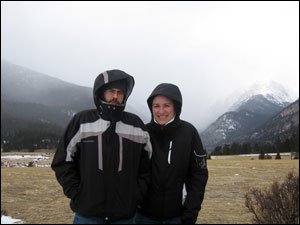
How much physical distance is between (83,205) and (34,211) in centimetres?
1396

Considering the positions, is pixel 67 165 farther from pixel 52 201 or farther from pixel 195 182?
pixel 52 201

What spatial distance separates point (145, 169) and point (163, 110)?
745 mm

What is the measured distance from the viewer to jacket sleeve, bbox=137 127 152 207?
282cm

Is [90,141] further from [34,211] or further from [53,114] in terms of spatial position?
[53,114]

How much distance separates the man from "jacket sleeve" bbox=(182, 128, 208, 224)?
0.70m

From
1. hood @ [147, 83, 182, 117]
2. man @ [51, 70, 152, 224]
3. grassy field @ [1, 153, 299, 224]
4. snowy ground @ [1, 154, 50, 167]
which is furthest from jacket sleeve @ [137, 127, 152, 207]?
grassy field @ [1, 153, 299, 224]

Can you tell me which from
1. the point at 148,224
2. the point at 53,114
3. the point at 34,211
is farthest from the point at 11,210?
the point at 53,114

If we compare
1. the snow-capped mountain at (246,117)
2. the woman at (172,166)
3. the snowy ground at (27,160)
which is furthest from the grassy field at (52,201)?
the snow-capped mountain at (246,117)

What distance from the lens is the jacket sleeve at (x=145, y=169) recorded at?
2818mm

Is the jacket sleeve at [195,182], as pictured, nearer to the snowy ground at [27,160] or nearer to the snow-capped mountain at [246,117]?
the snowy ground at [27,160]

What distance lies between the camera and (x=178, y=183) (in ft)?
10.4

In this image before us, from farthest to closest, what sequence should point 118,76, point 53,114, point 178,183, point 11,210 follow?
point 53,114
point 11,210
point 178,183
point 118,76

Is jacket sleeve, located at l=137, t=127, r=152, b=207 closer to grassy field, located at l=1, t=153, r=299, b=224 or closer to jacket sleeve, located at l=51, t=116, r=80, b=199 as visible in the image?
jacket sleeve, located at l=51, t=116, r=80, b=199

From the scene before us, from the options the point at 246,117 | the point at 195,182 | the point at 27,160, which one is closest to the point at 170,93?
the point at 195,182
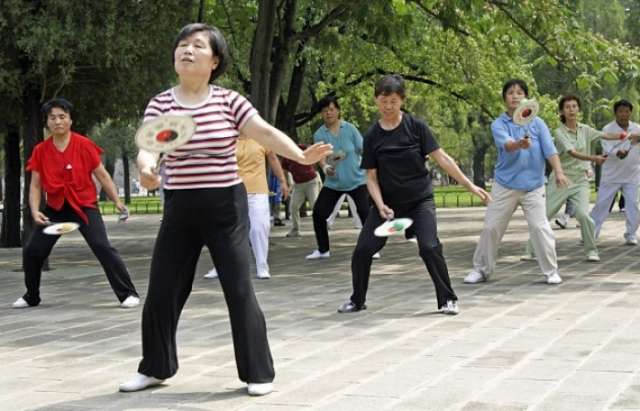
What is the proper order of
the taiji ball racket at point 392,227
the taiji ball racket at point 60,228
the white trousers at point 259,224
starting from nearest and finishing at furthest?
1. the taiji ball racket at point 392,227
2. the taiji ball racket at point 60,228
3. the white trousers at point 259,224

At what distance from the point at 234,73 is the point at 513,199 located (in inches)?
502

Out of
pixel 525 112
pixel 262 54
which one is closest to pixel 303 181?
pixel 262 54

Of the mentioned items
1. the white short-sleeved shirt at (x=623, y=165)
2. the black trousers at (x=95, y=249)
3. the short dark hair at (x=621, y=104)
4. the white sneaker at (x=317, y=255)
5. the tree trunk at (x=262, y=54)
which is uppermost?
the tree trunk at (x=262, y=54)

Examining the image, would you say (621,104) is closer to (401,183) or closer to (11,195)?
(401,183)

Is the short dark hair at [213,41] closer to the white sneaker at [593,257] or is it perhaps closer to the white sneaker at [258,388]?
the white sneaker at [258,388]

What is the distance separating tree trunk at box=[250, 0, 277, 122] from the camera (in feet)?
48.0

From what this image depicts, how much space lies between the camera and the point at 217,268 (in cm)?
534

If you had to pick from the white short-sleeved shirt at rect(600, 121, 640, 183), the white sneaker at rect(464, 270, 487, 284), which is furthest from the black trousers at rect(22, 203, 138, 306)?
the white short-sleeved shirt at rect(600, 121, 640, 183)

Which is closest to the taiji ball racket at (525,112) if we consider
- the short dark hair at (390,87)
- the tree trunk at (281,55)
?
the short dark hair at (390,87)

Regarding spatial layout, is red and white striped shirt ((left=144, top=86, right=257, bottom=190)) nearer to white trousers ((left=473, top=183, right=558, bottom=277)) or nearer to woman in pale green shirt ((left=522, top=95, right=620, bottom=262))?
white trousers ((left=473, top=183, right=558, bottom=277))

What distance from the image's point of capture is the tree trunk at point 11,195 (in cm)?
1872

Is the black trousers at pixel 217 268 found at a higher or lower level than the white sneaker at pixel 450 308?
higher

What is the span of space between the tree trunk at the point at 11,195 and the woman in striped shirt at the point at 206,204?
13987 millimetres

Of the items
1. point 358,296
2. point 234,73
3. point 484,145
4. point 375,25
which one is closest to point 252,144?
point 358,296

==========

WRITTEN PROBLEM
Nothing outside the span should appear: transcribe the lines from the one containing "Of the mentioned items" through the last line of the records.

RESULT OF THIS TASK
Of the mentioned items
1. the white short-sleeved shirt at (x=623, y=165)
2. the black trousers at (x=95, y=249)
3. the short dark hair at (x=621, y=104)
4. the white sneaker at (x=317, y=255)
5. the tree trunk at (x=262, y=54)
which is uppermost?
the tree trunk at (x=262, y=54)

Examining the image, would you say (621,104) is closer to (401,183) or closer to (11,195)?
(401,183)

Is the short dark hair at [213,41] closer to the white sneaker at [593,257] or is it perhaps closer to the white sneaker at [258,388]?
the white sneaker at [258,388]

What is the distance separating tree trunk at box=[250, 0, 277, 122] from the camera (in feet)?
48.0

From what this image depicts, how much space lies between the camera and the point at 217,268 (in cm)?
534

If you had to pick from the white short-sleeved shirt at rect(600, 121, 640, 183), the white sneaker at rect(464, 270, 487, 284), which is furthest from the black trousers at rect(22, 203, 138, 306)?
the white short-sleeved shirt at rect(600, 121, 640, 183)

Which is closest to the taiji ball racket at (525,112) if we consider
- the short dark hair at (390,87)
- the tree trunk at (281,55)
?
the short dark hair at (390,87)

Regarding spatial layout, is red and white striped shirt ((left=144, top=86, right=257, bottom=190)) nearer to white trousers ((left=473, top=183, right=558, bottom=277)) or nearer to woman in pale green shirt ((left=522, top=95, right=620, bottom=262))?
white trousers ((left=473, top=183, right=558, bottom=277))

What distance from the image's point of capture is the tree trunk at point 11,195 (in cm)?
1872

Is the black trousers at pixel 217 268 found at a higher or lower level than the white sneaker at pixel 450 308?
higher

What is the span of space between the tree trunk at the point at 11,195 and the woman in striped shirt at the point at 206,204?
13987 millimetres

Of the items
1. point 358,296
2. point 234,73
3. point 484,145
4. point 375,25
which one is closest to point 252,144?
point 358,296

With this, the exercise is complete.